» **Given instruction 1**
In the sermon passage on the Lord's Supper, why are the words written to the early church said to be ours as well? Answer in one to three sentences.
» **Given instruction 2**
Carry on the sermon passage on the Lord's Supper from its last sentence.

» **Reading passage**

■ ■ ■ ■ ■

Those words to the early church are ours as well, we who also struggle, who try to live as foolish ones in the world, holding fast to Christ’s sacrificial love shown in the cross. We gather, not with earthly signs of status and success, not with armies and might, not with regal processions and favors bestowed by the powerful. Our God does not confer honor or glory, but instead invites us to be guests, friends, at a meal. We, like the church in Corinth, gather to eat, to share in a meal – the Lord’s Supper. Over 2000 years ago they gathered. And Paul wrote to them about it, giving them the words that we still say this day when we sit together at this table. In this feast, we proclaim that God is still faithful. Still equipping God’s people for their work of love in the world. Jesus gives of his body, pours out his life for us and says take and eat, this is the way, do this. Remember me. And we, in our faith and in our doubt, together with those from every time and place — proclaim those words of foolishness – of profound grace and hope – as we say together: Christ has died. Christ is risen. Christ will come again.

■ ■ ■ ■ ■

» **Stored data**
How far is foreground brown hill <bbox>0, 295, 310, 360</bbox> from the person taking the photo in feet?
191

■ ■ ■ ■ ■

» **Right answer 1**
They are ours as well because we also struggle and try to live as foolish ones in the world. Like the early church, we hold fast to Christ's sacrificial love shown in the cross.

» **Right answer 2**
The foolishness of God.

“What a daring expression this is of Paul’s” says the poet/theologian J. Barrie Shepherd.

“From the point of view of this world –
with its falseness, its failures upon failures
compounded over many generations, its violence and fear,
callousness and greed – the way of the cross,
of self-sacrificial love, is foolishness indeed.
But… (we) can perceive another world:
an alternative to all the sad betrayals,
shoddy compromises of the past; a fairer, truer,
realm where love fulfills itself in selflessness
and joy is born wherever life is shared.”

Let his words be our prayer:

“Teach (us) such foolishness, Lord God,
And fit (us) for your world which is to be.

Post script

(and because I know you were wondering: that general outline of the letters of Paul, yes, in this letter to the Corinthians, Timothy does get mentioned. Take a look to see if he says hi.)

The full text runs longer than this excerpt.